━━━━━ Dataset content

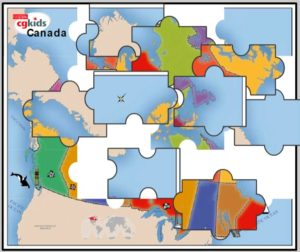CG Kids Map of Canada Puzzle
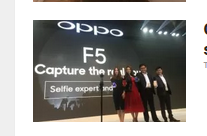Oppo-F5-resmi-meluncur,-ini-spesifikasi-lengkapnya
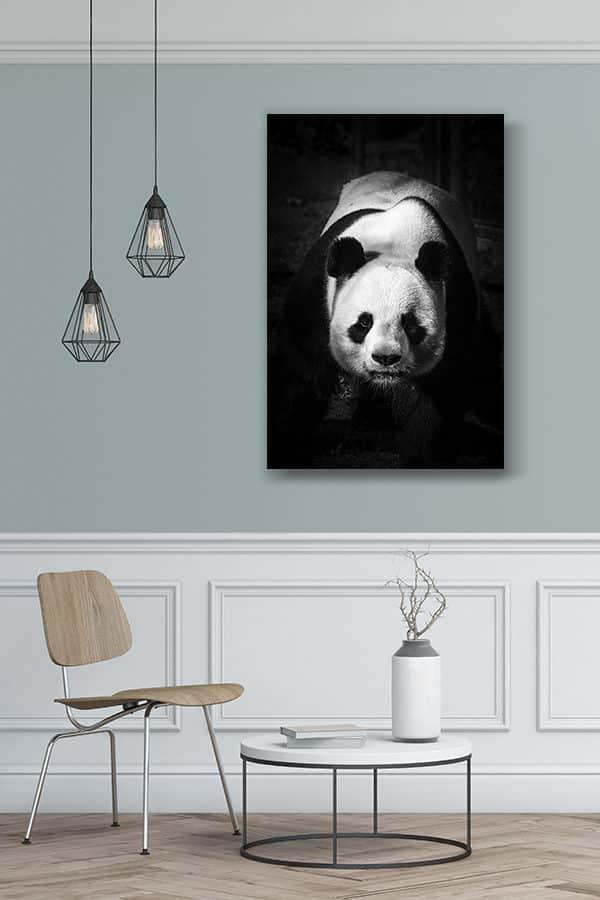 cadre photo panda dominant deco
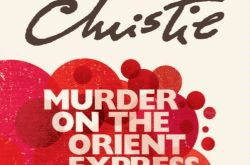 Free Download Murder on the Orient Express Hindi and English Novel Pdf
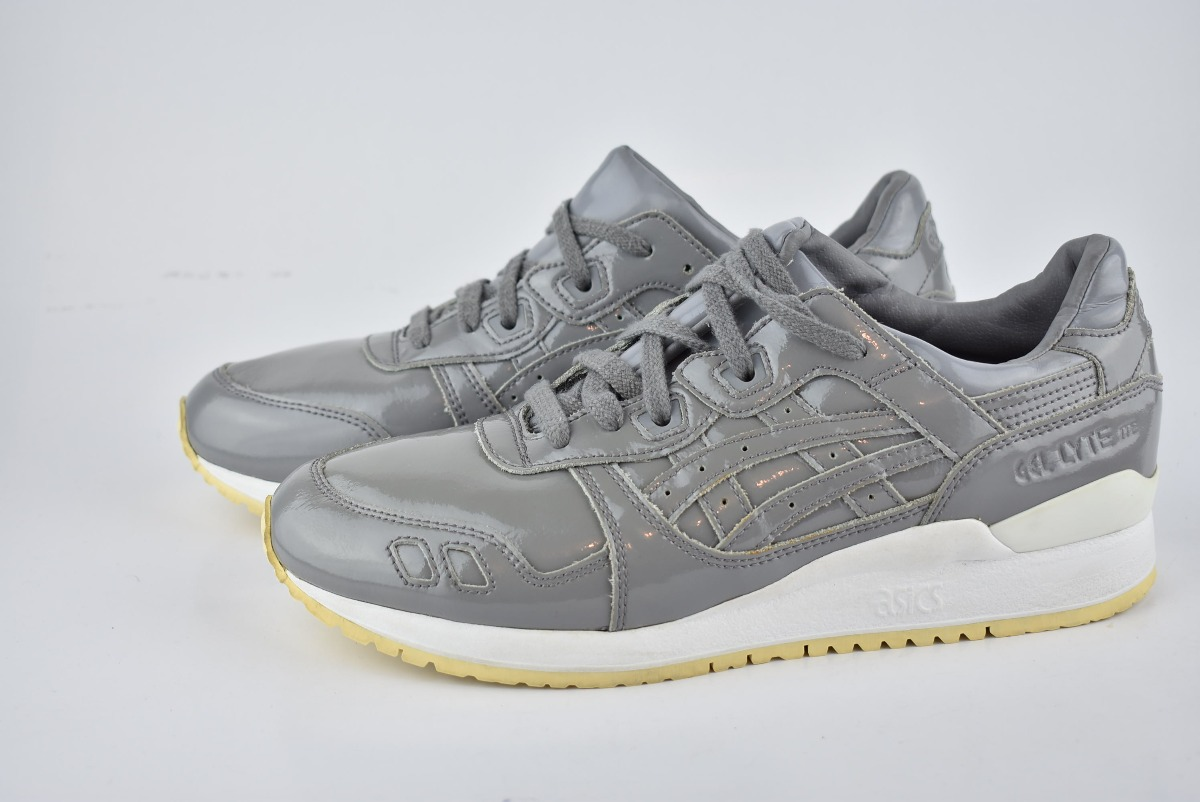 asic lyte iii hombre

━━━━━━━━━━

■ **About this exercise**
Start with the line that holds "Free Download Murder" and retype each line through the last one in the data, exactly and without pictures.

■ **Solution for this task**
 Free Download Murder on the Orient Express Hindi and English Novel Pdf
 asic lyte iii hombre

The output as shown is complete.